## Problems to work on
a – Using the excerpt, decide whether each statement below agrees with it. Give yes or no for each, with the deciding words quoted exactly from the text.
(i) The strip dividing the two Koreas is 250 kilometers long.
(ii) The excerpt calls a meeting between separated North and South Koreans impossible today.
(iii) The eldest son sets off with exhaustion and ceremony on his mind.
b – Reproduce the excerpt from "So with exhaustion" to "what it is not.", substituting "firstborn" for "eldest son".

## Given passage
※
There is so much hassle and baggage attached to this accident of birth, that it is often the first question asked by interested young women on tentative dates; a positive response bringing an end to the romance with the same speed and disgust of a positive herpes test.
So with exhaustion and ceremony on his mind our eldest son sets-off, all the while counting, building mental lists of his obligations, the gifts he must purchase, the rituals he must perform. And that is where the mundane and performance ends here – instead Yi has torn into the psychological heart of blood and belonging… of what ‘family’ is, and what it is not.
Divided by the 250 kilometre long, 4 kilometre wide strip of barbed wire, landmines, fortifications, and nervous stares, it is still possible for separated Koreans (North and South) to meet. In fact, other than the slightly prohibitive cost – and the nagging worry about whether everyone who needed a bribe actually got one – it is a rather trivial affair these days.
※
## Stored data
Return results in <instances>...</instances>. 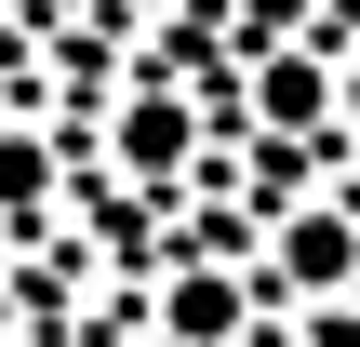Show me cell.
※
## Replies
a –
(i) Yes: "Divided by the 250 kilometre long, 4 kilometre wide strip of barbed wire, landmines, fortifications, and nervous stares"
(ii) No: "it is still possible for separated Koreans (North and South) to meet"
(iii) Yes: "So with exhaustion and ceremony on his mind our eldest son sets-off"

b –
So with exhaustion and ceremony on his mind our firstborn sets-off, all the while counting, building mental lists of his obligations, the gifts he must purchase, the rituals he must perform. And that is where the mundane and performance ends here – instead Yi has torn into the psychological heart of blood and belonging… of what ‘family’ is, and what it is not.